Depuis petite, je subis beaucoup de harcèlement et d’agressions à cause de mon physique et de ma manière de m’habiller.

À 14 ans, j’ai subi une agression dans les couloirs du collège : on m’a mise au sol, on m’a frappée, puis touché les parties intimes. Puis, on m’a convoquée pour porter plainte. Ma mère n’a pas voulu. Elle disait que c’était moi le problème, que je l’avais cherché, que si j’avais été discrète je n’aurais jamais eu tout ça.

À 16 ans, on m’a touchée dans le tramway. Par réflexe, je l’ai baffé en retour et il me l’a rendue. J’étais tétanisée. Il était tard et j’avais pris le dernier tram. Il n’y avait que des hommes donc personne ne nous a séparés. Au contraire, j’ai eu des remarques sur ma tenue. Sur le fait que mon pantalon aurait été « trop moulant », que je ne devais pas me plaindre car il ne m’avait pas violée… On m’a prise pour une pute.

« Si on te viole, va pas porter plainte »

À 19 ans, je me suis disputée avec une maman dans le bus car, pour elle, j’étais « l’enfant du diable » et ma tenue était « trop sexy ». J’ai une tête d’arabe, donc automatiquement je suis censée être musulmane.

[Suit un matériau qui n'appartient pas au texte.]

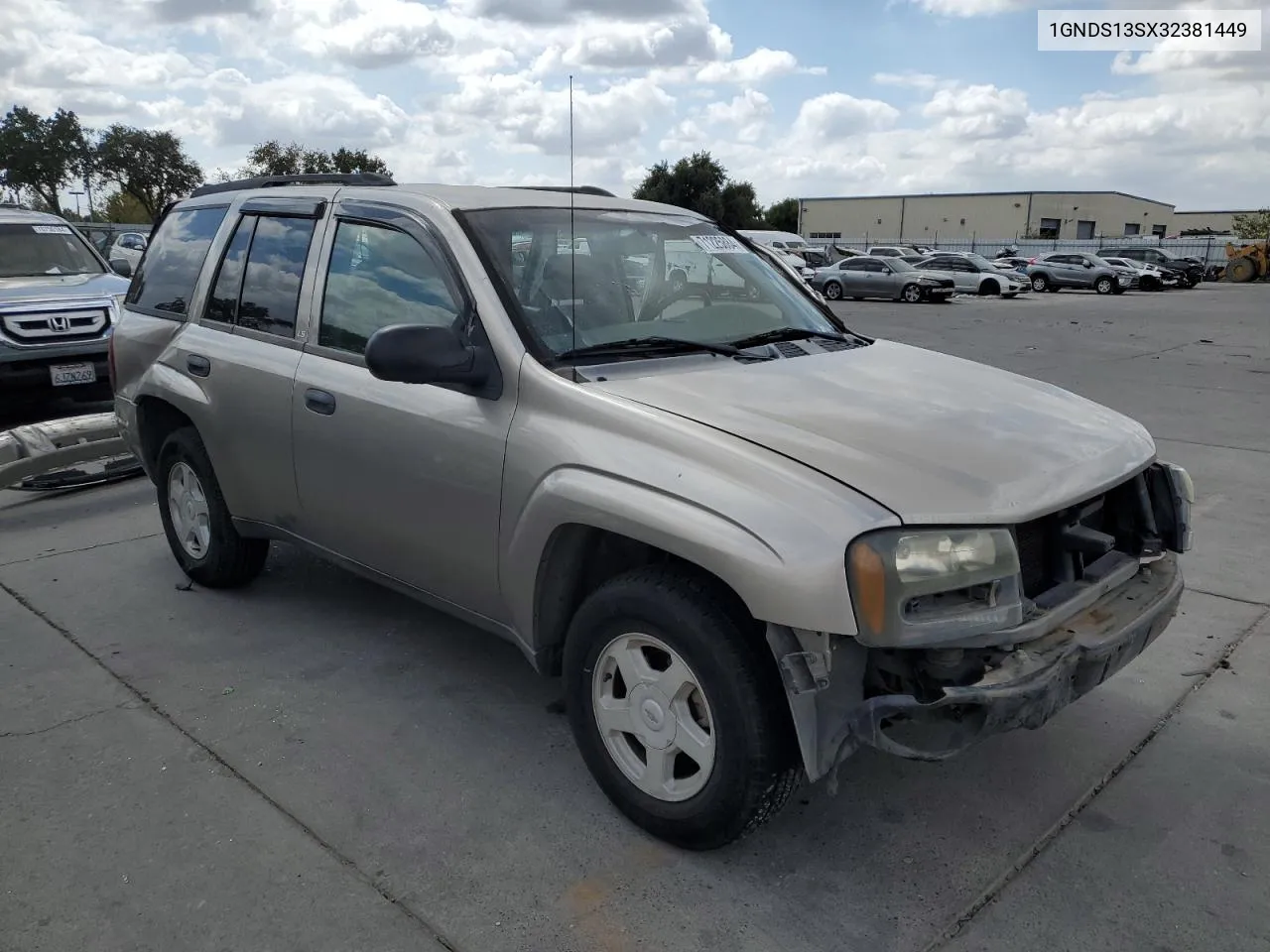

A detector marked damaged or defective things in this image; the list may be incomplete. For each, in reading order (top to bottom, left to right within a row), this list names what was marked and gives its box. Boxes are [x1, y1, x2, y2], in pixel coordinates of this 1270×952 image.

Elle me disait : « Si on te viole, va pas porter plainte » « T’es musulmane, t’es une pute, t’as pas honte », etc. Pour elle, je devais me respecter donc me couvrir. J’étais en jean basket et crop top et mes tétons percés dérangeaient. Deux hommes musulmans ont réagi et m’ont défendue : « Elle est libre. Elle est habillée normalement. Si t’es pas contente retourne au bled… La France est un pays ouvert et laïc. »

À mes 20 ans, je travaillais dans un centre sportif et j’ai dû arrêter à cause de mes collègues. Leurs propos étaient trop déplacés et j’étais comme un objet sexuel. On me mettait des mains, ils me disaient : « Putain, je te fais du sale tu vas kiffer » ; « Passe sous le bureau stp », etc.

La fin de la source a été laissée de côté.